Exercise –
Repeat the lines of the data exactly and exclude any picture among them.

Given records –
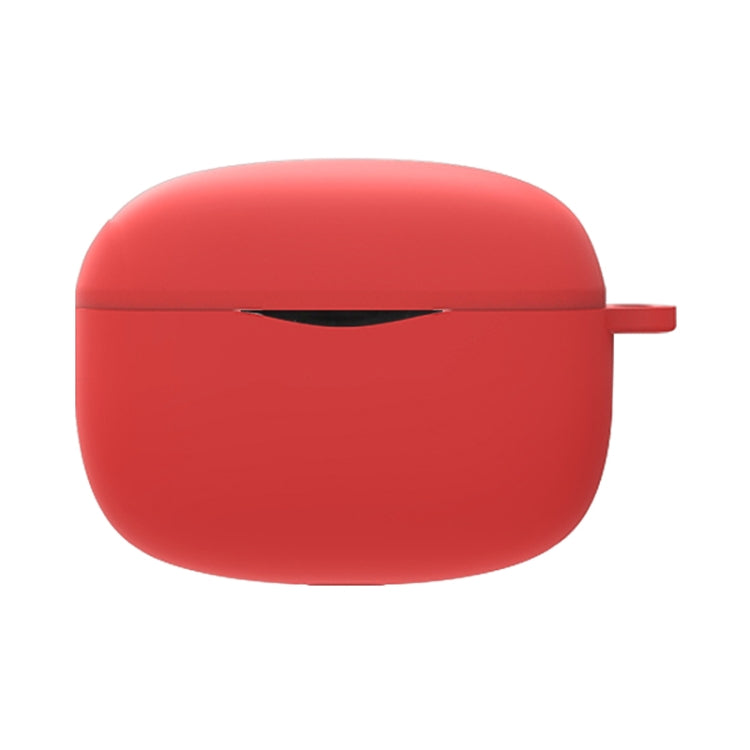 Pure Color Bluetooth Earphone Silicone Case For SoundPEATS Air3 Pro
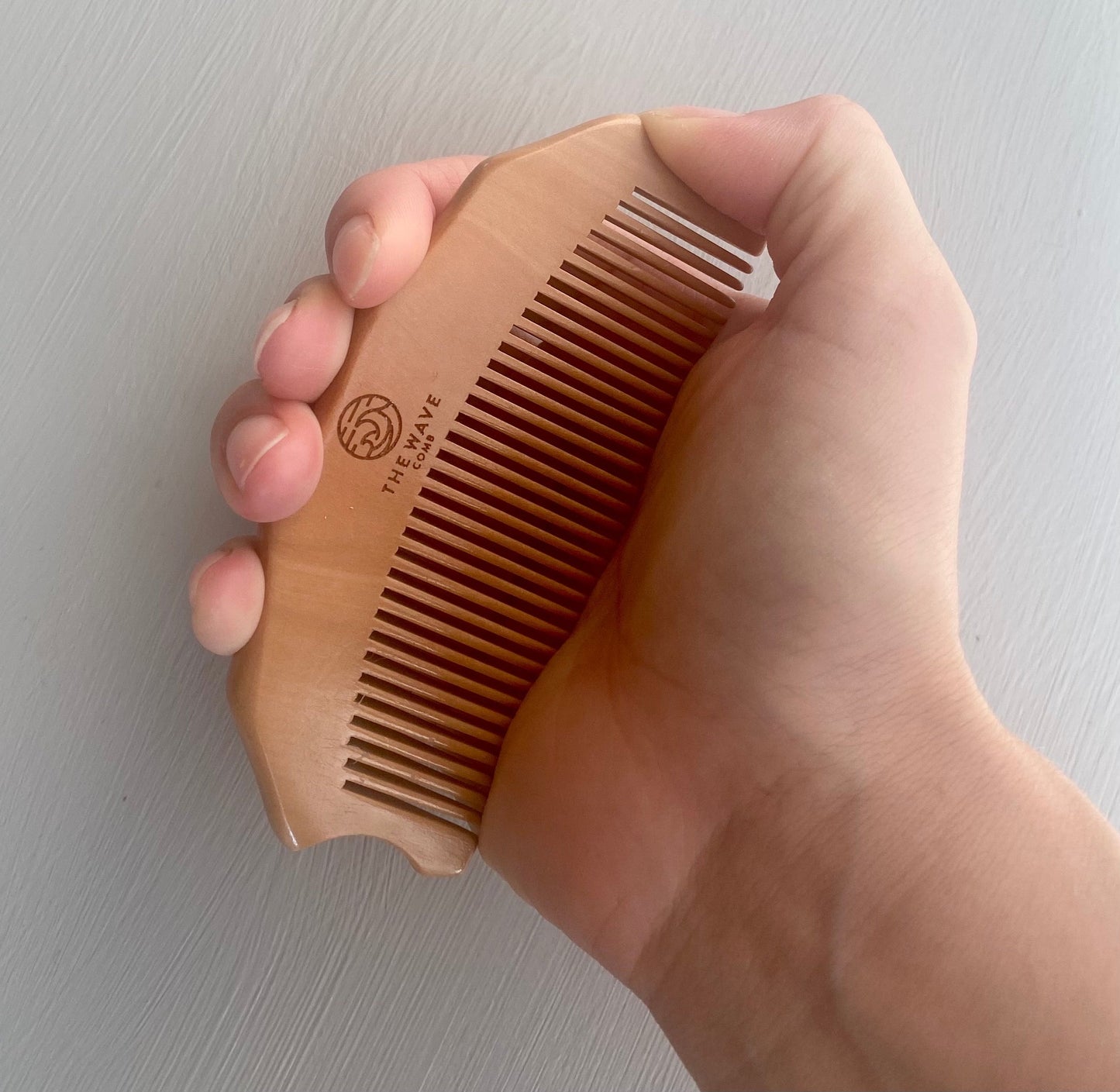 The Wave Comb Accupressure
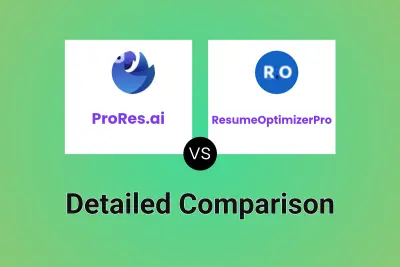 ProRes.ai vs ResumeOptimizerPro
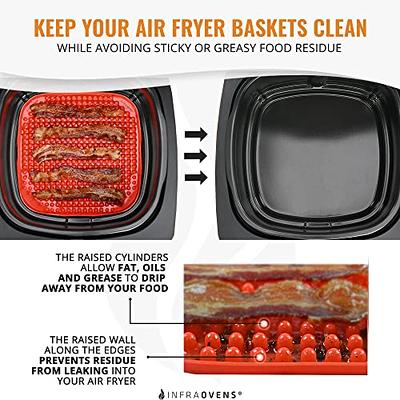 Ultrean Air Fryer Accessory Set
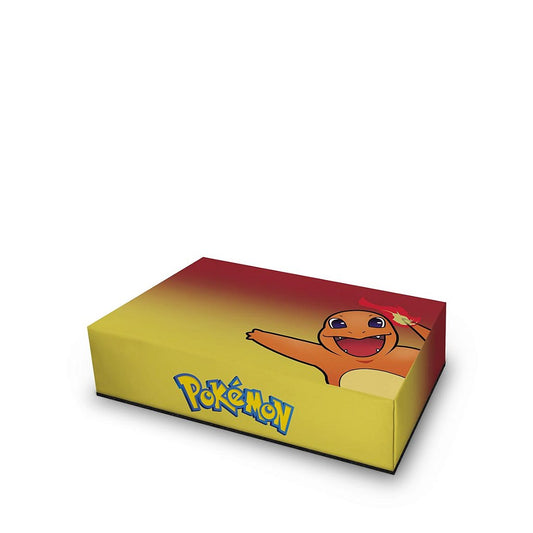 PS5 Slim Capa Anti Poeira Horizontal - Pokemon Charmander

Answer to the exercise –
 Pure Color Bluetooth Earphone Silicone Case For SoundPEATS Air3 Pro
 The Wave Comb Accupressure
 ProRes.ai vs ResumeOptimizerPro
 Ultrean Air Fryer Accessory Set
 PS5 Slim Capa Anti Poeira Horizontal - Pokemon Charmander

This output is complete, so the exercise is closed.